*TASK*:
Copy the part of the records below that begins with the line containing "Which is farther in" and runs through the end of the records, leaving every character unchanged.

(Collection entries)
------------------------------------------------------------
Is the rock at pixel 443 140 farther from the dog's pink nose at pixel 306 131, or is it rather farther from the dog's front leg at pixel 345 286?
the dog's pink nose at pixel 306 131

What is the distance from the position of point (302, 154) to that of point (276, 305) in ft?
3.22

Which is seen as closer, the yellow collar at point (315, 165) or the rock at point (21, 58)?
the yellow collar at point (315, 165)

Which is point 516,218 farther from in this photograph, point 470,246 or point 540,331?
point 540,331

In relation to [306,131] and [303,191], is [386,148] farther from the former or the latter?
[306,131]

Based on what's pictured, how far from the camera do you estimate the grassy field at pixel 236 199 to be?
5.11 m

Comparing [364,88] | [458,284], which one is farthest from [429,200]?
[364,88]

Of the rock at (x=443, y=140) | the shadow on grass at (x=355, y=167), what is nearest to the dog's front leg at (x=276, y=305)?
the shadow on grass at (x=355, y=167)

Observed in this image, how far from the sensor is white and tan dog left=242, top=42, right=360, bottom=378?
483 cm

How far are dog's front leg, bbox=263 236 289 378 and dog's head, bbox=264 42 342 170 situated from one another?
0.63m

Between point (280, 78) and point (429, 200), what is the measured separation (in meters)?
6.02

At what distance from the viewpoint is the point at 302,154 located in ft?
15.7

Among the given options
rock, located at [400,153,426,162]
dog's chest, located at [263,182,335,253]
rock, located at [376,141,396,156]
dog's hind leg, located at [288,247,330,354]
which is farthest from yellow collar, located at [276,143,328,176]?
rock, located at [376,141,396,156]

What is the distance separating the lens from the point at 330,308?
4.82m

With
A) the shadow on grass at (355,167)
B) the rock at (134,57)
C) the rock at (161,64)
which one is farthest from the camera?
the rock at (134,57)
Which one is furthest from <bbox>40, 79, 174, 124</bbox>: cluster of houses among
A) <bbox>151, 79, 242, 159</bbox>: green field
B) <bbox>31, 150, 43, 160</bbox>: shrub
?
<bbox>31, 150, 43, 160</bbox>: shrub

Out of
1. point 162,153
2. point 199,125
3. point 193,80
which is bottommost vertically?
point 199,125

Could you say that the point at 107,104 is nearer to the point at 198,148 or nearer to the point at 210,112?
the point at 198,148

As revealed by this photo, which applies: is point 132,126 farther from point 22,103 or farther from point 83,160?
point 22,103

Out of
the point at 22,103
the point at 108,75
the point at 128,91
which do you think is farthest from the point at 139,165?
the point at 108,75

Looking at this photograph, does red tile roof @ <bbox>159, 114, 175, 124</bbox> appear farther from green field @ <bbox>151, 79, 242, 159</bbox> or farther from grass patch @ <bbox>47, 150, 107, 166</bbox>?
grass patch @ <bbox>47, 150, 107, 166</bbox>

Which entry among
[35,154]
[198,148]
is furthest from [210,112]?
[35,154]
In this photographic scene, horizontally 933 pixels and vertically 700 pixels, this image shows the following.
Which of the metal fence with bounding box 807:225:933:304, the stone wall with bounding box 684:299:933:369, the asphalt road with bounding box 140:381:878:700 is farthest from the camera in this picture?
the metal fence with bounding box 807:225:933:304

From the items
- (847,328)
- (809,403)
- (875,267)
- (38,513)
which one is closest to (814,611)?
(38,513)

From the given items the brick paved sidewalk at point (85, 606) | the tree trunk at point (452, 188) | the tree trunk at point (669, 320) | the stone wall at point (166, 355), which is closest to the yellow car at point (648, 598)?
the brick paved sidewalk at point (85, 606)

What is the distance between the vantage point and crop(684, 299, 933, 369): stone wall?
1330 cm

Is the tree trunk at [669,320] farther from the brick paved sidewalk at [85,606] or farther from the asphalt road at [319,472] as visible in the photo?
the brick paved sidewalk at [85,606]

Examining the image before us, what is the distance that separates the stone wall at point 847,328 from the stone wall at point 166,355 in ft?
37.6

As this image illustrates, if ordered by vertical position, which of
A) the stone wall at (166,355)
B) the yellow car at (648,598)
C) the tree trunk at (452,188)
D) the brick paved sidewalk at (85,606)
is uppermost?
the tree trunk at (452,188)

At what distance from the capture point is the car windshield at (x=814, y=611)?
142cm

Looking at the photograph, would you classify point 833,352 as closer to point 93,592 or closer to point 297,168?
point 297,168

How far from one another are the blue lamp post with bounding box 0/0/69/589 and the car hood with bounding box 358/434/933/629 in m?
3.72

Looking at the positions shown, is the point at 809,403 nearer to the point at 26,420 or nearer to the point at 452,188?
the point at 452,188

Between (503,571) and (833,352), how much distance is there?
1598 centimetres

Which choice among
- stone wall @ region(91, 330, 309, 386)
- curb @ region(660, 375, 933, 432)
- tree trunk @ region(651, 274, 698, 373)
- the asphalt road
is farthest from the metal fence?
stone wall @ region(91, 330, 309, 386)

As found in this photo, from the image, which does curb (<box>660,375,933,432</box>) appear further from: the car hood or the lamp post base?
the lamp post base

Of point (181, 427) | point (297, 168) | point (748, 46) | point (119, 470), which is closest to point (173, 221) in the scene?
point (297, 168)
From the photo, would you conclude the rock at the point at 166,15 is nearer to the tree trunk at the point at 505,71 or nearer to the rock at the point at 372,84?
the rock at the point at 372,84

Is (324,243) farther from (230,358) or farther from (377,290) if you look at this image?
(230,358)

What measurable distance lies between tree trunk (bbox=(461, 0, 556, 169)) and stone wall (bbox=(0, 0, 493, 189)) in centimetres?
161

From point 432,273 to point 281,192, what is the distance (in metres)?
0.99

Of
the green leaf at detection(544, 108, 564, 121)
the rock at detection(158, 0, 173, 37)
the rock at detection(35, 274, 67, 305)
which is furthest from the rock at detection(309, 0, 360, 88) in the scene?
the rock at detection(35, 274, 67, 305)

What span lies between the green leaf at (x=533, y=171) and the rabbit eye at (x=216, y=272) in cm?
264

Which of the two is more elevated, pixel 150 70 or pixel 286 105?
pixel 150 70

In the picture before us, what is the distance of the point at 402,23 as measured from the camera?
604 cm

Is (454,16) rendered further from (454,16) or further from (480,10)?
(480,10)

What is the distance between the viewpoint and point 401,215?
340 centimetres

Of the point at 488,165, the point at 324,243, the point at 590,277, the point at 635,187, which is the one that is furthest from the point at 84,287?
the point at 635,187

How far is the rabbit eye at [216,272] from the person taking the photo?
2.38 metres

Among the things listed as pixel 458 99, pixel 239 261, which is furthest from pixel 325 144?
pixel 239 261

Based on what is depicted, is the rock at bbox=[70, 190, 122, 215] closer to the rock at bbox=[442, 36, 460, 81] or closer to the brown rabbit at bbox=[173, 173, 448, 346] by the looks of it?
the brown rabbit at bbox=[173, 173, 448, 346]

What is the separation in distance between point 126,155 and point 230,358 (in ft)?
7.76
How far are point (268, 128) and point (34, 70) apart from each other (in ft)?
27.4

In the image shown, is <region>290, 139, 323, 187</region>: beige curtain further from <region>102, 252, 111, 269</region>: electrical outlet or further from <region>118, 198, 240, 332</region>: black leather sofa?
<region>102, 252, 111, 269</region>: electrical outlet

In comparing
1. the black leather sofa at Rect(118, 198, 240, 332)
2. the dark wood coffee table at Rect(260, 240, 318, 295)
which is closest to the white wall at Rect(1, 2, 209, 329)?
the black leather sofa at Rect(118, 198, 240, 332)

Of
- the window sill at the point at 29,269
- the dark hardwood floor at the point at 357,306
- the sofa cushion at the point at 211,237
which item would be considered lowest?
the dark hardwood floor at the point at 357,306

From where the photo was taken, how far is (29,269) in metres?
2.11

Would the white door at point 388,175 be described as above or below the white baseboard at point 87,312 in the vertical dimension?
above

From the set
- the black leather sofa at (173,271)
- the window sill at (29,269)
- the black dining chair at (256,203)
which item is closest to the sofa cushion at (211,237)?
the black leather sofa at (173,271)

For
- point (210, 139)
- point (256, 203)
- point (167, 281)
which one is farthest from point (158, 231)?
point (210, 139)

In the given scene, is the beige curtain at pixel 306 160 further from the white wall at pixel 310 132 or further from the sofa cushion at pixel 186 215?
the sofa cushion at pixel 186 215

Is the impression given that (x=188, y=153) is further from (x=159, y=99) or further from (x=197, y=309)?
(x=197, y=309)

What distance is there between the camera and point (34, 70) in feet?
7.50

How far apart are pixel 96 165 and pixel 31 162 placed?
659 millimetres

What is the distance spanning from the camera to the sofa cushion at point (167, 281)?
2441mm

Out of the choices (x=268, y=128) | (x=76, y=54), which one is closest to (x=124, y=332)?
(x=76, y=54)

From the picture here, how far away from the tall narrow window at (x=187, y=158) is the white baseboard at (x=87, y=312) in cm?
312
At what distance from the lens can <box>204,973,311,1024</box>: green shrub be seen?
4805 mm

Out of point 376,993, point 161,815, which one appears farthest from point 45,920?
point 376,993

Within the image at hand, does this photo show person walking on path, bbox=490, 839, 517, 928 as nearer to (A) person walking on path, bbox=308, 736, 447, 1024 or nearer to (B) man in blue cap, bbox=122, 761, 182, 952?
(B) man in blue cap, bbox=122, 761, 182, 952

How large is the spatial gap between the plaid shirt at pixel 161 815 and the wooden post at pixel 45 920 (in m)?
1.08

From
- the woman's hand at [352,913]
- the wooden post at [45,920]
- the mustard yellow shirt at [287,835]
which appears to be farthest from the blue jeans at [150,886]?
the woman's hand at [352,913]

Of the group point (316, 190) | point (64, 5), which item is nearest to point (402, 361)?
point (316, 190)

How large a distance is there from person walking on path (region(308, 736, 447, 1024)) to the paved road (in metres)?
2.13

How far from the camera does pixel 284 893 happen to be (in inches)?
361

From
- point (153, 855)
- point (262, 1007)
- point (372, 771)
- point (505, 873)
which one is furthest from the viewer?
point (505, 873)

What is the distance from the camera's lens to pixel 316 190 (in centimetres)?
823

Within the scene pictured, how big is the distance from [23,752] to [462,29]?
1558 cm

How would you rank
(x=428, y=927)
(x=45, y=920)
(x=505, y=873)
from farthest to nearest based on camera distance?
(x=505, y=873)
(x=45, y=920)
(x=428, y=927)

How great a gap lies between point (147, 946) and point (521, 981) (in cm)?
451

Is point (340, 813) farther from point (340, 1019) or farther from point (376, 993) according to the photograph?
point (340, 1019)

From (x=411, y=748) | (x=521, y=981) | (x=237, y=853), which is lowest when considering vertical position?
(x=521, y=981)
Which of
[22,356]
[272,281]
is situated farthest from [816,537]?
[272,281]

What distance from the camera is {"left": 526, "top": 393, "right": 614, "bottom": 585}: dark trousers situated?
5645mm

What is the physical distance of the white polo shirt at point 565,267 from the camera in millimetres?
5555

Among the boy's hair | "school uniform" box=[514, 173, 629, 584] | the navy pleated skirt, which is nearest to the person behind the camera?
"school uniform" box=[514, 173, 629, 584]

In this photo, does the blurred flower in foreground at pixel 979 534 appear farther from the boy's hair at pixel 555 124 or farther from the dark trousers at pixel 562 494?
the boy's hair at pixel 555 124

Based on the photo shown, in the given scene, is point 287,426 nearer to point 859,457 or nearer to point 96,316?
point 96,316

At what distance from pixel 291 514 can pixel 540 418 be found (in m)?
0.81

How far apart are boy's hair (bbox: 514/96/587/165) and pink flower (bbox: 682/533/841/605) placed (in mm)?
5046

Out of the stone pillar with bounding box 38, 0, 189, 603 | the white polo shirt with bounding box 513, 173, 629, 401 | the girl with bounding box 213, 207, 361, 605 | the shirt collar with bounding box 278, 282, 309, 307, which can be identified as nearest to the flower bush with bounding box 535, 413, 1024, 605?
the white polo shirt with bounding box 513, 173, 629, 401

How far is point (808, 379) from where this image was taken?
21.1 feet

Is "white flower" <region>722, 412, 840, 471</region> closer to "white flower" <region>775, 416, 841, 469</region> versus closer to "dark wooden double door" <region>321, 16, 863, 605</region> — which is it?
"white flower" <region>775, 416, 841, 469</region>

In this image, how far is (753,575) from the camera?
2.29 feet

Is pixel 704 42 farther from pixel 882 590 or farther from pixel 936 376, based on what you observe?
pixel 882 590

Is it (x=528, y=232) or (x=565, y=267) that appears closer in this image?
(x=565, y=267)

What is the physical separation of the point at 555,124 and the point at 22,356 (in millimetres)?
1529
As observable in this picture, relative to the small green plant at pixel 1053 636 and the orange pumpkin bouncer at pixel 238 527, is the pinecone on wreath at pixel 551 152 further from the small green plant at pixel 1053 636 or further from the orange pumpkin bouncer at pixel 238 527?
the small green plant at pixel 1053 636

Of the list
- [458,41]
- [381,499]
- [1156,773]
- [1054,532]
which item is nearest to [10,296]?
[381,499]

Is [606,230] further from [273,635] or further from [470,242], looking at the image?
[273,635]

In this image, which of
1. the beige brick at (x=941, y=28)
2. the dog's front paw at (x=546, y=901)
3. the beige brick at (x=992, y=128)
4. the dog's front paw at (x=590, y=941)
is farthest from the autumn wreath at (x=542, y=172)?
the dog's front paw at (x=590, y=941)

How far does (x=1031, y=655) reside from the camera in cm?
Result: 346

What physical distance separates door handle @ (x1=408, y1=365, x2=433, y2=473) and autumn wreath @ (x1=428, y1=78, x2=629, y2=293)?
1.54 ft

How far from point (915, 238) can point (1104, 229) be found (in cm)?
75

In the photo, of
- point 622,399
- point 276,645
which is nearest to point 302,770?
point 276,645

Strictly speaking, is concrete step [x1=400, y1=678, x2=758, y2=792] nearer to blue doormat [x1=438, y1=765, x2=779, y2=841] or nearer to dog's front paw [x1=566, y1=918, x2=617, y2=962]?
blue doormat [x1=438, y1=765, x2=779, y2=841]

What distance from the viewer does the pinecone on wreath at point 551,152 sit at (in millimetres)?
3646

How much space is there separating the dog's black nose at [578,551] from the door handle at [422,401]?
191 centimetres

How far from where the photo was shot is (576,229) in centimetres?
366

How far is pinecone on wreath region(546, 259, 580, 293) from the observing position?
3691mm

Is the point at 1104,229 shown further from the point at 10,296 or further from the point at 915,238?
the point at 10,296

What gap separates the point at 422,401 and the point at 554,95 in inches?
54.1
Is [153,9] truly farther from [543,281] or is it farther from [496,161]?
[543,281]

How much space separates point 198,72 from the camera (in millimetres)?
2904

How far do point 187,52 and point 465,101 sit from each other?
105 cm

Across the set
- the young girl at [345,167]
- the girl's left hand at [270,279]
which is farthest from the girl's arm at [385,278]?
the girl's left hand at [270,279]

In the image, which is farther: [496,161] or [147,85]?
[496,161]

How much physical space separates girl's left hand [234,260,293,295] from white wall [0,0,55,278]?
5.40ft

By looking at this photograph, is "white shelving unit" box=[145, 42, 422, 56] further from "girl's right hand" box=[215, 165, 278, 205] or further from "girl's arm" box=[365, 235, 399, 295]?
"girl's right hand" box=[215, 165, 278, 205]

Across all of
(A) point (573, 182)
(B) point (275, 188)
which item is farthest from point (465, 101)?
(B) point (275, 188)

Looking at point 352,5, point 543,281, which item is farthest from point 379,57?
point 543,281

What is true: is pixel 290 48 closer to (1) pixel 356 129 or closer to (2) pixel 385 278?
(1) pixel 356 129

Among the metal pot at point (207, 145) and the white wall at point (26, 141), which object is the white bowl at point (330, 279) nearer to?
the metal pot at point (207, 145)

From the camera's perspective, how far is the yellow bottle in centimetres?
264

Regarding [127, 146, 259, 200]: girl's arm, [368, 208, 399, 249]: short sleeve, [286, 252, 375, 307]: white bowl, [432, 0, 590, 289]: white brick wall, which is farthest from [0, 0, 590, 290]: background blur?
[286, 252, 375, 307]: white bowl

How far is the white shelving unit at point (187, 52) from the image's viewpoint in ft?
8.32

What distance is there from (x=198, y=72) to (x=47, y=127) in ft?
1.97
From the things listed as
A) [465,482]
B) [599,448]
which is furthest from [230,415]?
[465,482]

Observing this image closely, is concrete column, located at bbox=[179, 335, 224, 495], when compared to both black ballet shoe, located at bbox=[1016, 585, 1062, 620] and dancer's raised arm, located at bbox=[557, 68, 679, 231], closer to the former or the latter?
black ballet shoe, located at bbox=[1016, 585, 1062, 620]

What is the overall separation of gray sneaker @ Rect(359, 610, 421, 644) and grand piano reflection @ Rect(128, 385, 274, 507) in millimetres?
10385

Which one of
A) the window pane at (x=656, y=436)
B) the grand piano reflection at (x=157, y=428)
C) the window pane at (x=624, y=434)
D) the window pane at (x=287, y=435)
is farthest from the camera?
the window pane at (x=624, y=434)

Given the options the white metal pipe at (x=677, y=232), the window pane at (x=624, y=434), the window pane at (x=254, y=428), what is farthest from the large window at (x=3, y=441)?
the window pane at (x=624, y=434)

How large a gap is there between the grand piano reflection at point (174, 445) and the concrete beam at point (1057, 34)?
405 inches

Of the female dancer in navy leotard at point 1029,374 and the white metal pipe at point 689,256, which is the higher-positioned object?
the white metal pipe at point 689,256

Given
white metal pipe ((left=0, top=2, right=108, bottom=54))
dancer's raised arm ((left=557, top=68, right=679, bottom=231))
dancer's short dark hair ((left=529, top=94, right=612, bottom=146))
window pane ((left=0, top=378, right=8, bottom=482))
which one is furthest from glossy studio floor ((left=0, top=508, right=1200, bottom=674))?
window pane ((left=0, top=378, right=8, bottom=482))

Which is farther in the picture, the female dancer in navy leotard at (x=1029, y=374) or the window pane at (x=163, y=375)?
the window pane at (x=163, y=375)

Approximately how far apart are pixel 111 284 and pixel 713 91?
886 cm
------------------------------------------------------------
*SOLVED EXERCISE*:
Which is farther in the picture, the female dancer in navy leotard at (x=1029, y=374) or the window pane at (x=163, y=375)?
the window pane at (x=163, y=375)

Approximately how far apart are pixel 111 284 and pixel 713 91?
886 cm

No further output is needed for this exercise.